Ex Gratia Payment

A voluntary payment made by an insurer even though the policy may not legally require it.

An ex gratia payment is a voluntary payment made by an insurer even though the policy may not legally require it. In plain language, it is a goodwill payment made without admitting that the claim was actually covered.

Why insurers make ex gratia payments

Insurers do not use ex gratia payments for ordinary covered claims. They are more likely when:

  • the claim falls outside the contract but the circumstances are sympathetic
  • the wording is not strong for the claimant, but customer-relations pressure is high
  • a small payment may resolve a dispute more efficiently than extended conflict
  • a catastrophe or service failure creates a business reason for a goodwill response

Because the payment is discretionary, internal authority levels usually matter. A front-line adjuster may need management approval before offering it.

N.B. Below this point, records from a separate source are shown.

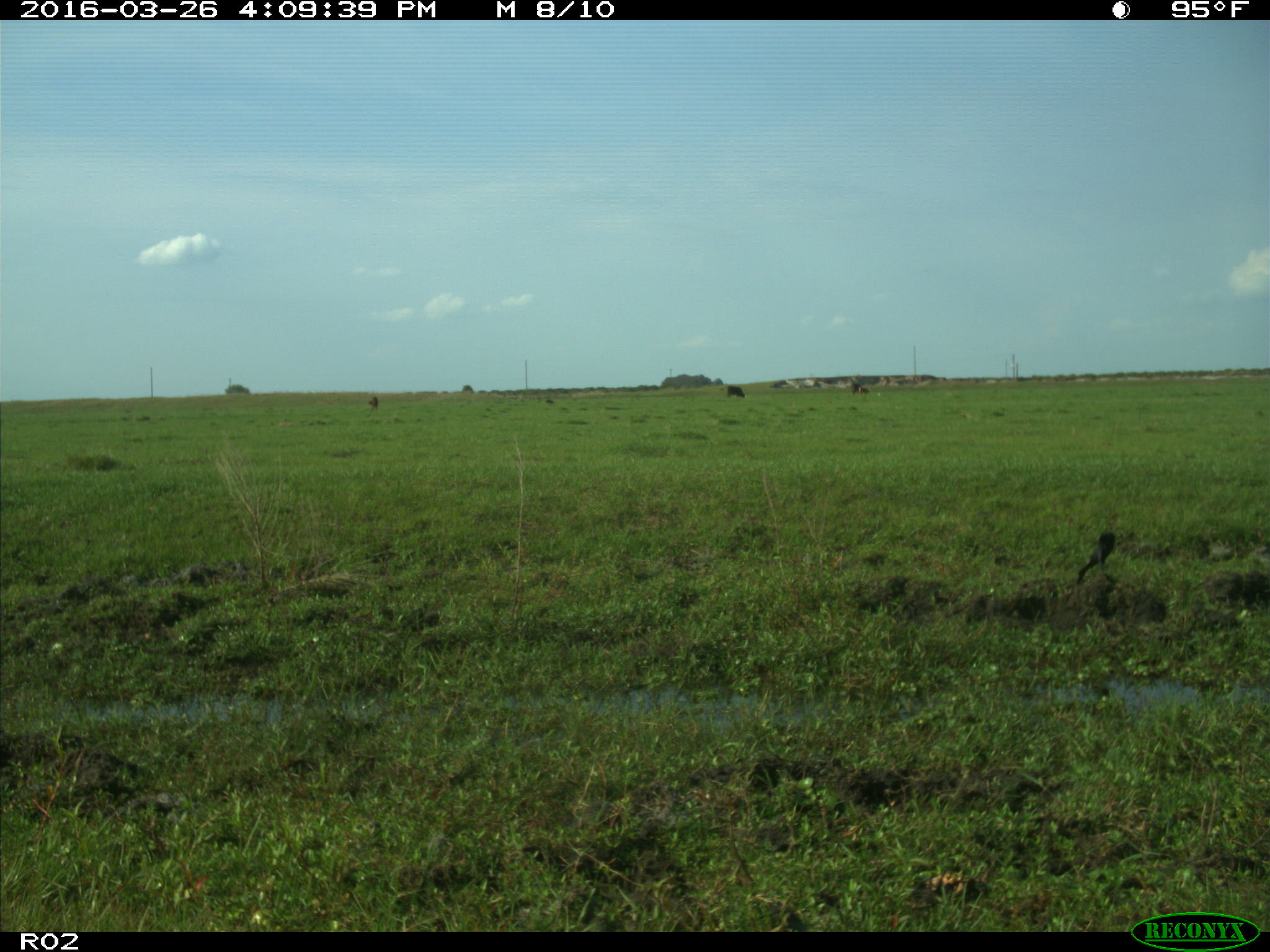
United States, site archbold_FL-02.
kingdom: Animalia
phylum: Chordata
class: Mammalia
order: Artiodactyla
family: Bovidae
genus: Bos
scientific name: Bos taurus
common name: domestic cow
Bos taurus (domestic cow).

What the payment does not mean

An ex gratia payment does not usually mean:

  • the insurer agrees the loss was covered
  • the policy wording has changed
  • similar claims must be paid the same way in the future

That is why insurers often document the payment carefully and make clear that it is made without admitting liability under the policy.

Practical example

After a severe storm, a policyholder submits a small claim that falls just outside the policy’s strict coverage wording because notice was late. The insurer denies the claim on contract grounds but later offers a limited ex gratia payment because the delay was tied to a regional emergency and the customer has a long, favorable history.